VOID_T tuya_ble_protocol_init(VOID_T)
{
tuya_ble_protocol_param.firmware_version = tal_common_info.firmware_version,
tuya_ble_protocol_param.hardware_version = tal_common_info.hardware_version,
memcpy(tuya_ble_protocol_param.device_id, device_id_test, DEVICE_ID_LEN);
memcpy(tuya_ble_protocol_param.auth_key, auth_key_test, AUTH_KEY_LEN);
memcpy(tuya_ble_protocol_param.mac_addr_string, TY_DEVICE_MAC, MAC_STRING_LEN);
memcpy(tuya_ble_protocol_param.product_id, TY_DEVICE_PID, tuya_ble_protocol_param.product_id_len);
memcpy(tuya_ble_protocol_param.adv_local_name, TY_DEVICE_NAME, tuya_ble_protocol_param.adv_local_name_len);
tuya_ble_sdk_init(&tuya_ble_protocol_param);
tuya_ble_callback_queue_register(tuya_ble_protocol_callback);
……
}
tuya_ble_sdk_init()
is used to initialize the parameters including firmware version, MAC address, device ID, authkey, PID, and advertising name.
tuya_ble_callback_queue_register()
is used to register callbacks to process pairing logic including pairing state, timestamp, DP data, and unbinding.

◆ WHAT YOU SHOULD DO ◆
Copy out the BLE init code starting at "VOID_T tuya_ble_protocol_init(VOID_T)" and ending at "tuya_ble_sdk_init()", and switch every "tuya_ble_protocol_param" to "ble_init_param".

◆ COLLECTED DATA ◆
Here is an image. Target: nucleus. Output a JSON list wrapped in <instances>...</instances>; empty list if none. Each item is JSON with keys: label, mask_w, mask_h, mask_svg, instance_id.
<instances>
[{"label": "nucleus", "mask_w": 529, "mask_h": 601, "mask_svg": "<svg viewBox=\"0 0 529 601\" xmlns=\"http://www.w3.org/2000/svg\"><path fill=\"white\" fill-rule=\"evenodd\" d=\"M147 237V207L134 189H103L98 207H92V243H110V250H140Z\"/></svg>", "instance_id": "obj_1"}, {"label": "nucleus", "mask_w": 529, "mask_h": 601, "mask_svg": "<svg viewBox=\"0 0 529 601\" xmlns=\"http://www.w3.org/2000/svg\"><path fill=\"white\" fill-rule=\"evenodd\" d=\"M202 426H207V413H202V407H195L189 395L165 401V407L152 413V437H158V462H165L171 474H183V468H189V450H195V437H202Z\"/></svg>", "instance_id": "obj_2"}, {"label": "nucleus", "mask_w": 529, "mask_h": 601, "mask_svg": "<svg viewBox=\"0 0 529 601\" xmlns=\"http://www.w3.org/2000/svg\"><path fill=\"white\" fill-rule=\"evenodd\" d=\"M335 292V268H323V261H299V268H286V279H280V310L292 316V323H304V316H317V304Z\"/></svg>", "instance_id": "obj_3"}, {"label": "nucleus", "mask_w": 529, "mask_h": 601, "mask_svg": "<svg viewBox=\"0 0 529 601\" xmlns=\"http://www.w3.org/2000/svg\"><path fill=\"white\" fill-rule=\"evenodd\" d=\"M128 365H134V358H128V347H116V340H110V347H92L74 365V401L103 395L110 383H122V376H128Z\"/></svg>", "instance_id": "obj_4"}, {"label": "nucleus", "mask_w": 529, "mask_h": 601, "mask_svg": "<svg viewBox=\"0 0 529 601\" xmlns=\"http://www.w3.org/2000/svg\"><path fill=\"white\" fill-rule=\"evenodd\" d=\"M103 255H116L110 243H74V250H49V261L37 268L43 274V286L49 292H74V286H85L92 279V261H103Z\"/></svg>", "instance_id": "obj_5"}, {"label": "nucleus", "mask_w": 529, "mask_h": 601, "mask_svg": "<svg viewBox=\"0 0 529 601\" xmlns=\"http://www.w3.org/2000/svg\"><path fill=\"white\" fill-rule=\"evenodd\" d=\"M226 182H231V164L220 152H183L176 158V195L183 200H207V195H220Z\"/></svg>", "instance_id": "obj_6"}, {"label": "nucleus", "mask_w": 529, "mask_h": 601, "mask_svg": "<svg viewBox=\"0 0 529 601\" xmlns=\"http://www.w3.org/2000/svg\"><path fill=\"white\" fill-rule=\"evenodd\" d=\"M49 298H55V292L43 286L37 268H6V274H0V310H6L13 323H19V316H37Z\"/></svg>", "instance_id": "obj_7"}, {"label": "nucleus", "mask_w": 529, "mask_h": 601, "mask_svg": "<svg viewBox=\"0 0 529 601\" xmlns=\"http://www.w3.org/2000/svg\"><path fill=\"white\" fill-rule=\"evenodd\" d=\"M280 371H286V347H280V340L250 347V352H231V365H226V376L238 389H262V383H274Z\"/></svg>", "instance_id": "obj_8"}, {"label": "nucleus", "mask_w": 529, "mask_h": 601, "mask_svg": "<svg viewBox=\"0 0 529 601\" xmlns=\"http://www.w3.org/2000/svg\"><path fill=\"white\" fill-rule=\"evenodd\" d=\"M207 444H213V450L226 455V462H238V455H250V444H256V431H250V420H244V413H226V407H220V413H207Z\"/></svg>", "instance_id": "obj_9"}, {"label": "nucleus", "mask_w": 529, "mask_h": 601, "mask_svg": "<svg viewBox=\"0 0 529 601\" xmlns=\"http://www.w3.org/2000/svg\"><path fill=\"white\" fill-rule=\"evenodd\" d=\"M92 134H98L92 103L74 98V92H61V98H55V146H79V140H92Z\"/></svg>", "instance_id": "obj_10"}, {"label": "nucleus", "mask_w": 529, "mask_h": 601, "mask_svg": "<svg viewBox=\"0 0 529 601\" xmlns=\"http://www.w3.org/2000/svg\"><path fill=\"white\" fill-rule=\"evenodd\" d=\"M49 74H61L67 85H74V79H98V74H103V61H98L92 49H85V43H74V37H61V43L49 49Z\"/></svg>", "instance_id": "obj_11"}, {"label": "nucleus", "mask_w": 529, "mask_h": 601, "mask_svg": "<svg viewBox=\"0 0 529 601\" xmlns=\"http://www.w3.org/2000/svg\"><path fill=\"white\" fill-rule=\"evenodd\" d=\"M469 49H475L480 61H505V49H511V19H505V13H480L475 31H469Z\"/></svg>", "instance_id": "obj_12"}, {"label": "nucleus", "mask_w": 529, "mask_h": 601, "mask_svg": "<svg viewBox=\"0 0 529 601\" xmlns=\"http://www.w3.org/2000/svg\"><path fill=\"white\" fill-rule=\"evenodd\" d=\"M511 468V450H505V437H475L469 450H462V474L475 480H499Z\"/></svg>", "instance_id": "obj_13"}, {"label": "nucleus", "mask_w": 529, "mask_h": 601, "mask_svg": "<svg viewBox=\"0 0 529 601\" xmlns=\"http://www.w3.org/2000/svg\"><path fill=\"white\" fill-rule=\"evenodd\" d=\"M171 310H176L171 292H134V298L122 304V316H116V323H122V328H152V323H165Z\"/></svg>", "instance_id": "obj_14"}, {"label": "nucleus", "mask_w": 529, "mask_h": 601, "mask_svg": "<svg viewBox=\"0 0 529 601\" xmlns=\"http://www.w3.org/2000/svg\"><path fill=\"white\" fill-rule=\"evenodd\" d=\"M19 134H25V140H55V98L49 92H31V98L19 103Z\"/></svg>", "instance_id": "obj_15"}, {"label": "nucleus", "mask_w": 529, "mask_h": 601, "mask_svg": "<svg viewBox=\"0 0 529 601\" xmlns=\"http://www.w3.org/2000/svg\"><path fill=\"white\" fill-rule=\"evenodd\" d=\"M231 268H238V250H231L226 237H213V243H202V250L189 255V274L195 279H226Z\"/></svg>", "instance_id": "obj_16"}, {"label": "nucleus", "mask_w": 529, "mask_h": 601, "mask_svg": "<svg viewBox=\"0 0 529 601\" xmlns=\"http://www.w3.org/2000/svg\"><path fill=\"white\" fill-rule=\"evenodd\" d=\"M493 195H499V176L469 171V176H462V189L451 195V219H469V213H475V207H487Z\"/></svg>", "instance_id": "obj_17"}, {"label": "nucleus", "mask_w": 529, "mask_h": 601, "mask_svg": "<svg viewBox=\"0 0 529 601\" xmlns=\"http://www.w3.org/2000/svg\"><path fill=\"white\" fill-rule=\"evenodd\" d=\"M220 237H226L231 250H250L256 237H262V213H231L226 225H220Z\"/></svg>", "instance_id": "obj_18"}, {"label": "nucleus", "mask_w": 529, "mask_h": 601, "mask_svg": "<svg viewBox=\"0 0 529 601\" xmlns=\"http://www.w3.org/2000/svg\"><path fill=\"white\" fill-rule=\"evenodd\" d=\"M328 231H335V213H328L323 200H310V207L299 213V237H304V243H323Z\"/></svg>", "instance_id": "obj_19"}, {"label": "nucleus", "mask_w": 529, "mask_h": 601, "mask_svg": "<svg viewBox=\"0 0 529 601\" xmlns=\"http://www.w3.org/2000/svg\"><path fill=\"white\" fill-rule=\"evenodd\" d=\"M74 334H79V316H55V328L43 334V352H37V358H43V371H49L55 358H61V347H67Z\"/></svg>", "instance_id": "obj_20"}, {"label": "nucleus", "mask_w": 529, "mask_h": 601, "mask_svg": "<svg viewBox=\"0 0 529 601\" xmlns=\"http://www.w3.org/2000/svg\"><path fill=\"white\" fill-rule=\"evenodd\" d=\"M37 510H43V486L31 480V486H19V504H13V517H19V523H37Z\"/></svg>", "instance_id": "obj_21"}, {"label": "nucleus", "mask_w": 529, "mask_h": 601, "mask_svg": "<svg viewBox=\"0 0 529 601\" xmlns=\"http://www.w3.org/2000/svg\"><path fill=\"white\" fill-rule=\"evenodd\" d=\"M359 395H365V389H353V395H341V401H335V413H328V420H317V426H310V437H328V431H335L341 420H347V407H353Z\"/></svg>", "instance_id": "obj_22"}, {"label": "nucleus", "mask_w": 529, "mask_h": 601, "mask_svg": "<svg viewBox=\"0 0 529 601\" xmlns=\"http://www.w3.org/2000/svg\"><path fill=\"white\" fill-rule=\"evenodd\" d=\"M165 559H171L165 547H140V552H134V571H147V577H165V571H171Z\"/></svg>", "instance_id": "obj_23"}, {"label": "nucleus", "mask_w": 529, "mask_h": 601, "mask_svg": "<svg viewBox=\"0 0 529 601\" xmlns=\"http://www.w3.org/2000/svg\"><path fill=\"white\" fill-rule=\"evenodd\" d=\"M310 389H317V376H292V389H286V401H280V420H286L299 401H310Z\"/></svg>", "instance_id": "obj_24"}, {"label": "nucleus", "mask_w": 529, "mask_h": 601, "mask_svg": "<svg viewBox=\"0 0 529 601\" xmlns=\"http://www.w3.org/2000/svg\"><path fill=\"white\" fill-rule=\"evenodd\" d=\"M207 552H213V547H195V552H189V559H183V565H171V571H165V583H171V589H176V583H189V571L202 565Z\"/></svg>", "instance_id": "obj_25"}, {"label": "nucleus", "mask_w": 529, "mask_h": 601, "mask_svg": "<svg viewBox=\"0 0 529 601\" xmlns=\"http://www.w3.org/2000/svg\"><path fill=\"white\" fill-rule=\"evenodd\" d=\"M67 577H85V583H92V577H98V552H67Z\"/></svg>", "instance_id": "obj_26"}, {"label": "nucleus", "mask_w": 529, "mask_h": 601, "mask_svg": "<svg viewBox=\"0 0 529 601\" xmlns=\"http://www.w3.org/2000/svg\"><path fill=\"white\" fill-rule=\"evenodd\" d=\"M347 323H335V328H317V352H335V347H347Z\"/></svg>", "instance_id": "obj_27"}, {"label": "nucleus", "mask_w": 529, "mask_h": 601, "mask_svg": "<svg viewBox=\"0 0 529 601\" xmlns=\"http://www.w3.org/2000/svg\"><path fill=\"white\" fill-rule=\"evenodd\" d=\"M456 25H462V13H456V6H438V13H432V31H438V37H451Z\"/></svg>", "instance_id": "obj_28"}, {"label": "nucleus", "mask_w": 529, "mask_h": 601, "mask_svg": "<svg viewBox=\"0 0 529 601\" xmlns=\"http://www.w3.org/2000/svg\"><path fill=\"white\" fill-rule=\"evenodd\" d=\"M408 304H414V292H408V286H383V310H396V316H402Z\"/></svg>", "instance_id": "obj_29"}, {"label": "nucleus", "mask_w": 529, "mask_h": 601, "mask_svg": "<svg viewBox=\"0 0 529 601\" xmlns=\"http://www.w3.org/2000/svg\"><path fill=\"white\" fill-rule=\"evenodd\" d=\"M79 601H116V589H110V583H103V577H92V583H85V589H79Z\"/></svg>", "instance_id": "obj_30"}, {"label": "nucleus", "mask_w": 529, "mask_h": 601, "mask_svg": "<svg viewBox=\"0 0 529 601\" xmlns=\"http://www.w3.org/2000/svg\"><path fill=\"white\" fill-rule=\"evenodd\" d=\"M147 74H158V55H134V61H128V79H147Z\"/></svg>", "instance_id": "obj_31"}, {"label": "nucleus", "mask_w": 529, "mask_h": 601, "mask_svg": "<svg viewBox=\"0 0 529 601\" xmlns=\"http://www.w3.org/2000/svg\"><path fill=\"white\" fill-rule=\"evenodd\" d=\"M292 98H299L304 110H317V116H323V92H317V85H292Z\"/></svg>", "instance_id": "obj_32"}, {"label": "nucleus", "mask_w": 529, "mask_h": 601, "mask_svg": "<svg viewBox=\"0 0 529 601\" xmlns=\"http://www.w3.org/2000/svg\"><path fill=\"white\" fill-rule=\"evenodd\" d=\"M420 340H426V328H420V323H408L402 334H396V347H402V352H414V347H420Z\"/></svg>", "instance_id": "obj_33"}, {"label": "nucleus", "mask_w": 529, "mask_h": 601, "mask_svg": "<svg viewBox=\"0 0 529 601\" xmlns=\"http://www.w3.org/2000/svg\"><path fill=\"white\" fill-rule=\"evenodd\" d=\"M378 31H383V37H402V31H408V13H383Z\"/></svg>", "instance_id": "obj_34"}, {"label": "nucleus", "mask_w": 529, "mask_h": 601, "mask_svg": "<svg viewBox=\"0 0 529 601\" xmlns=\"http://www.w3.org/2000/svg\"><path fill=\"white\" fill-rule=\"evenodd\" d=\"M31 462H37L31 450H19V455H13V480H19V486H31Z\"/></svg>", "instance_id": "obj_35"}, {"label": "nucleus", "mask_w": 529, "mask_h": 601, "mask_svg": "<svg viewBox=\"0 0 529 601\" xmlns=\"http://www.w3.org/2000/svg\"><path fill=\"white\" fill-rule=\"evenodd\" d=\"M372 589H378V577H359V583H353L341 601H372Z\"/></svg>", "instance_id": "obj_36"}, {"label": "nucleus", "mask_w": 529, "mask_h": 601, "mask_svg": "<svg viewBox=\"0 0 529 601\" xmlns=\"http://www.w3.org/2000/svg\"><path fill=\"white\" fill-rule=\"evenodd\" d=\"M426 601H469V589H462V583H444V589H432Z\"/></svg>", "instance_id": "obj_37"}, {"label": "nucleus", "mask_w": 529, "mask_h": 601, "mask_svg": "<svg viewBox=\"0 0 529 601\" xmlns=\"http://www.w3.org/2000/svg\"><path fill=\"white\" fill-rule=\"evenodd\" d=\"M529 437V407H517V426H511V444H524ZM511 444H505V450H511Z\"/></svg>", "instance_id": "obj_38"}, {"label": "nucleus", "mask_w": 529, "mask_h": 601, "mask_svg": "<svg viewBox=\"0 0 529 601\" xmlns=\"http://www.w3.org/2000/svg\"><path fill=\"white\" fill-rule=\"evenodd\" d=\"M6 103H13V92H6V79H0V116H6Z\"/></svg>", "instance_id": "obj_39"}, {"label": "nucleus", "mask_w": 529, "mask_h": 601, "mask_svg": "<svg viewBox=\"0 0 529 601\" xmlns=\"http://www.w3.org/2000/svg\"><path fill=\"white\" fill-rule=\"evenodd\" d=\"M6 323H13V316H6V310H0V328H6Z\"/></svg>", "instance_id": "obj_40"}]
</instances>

◆ SOLUTION ◆
VOID_T tuya_ble_protocol_init(VOID_T)
{
ble_init_param.firmware_version = tal_common_info.firmware_version,
ble_init_param.hardware_version = tal_common_info.hardware_version,
memcpy(ble_init_param.device_id, device_id_test, DEVICE_ID_LEN);
memcpy(ble_init_param.auth_key, auth_key_test, AUTH_KEY_LEN);
memcpy(ble_init_param.mac_addr_string, TY_DEVICE_MAC, MAC_STRING_LEN);
memcpy(ble_init_param.product_id, TY_DEVICE_PID, ble_init_param.product_id_len);
memcpy(ble_init_param.adv_local_name, TY_DEVICE_NAME, ble_init_param.adv_local_name_len);
tuya_ble_sdk_init(&ble_init_param);
tuya_ble_callback_queue_register(tuya_ble_protocol_callback);
……
}
tuya_ble_sdk_init()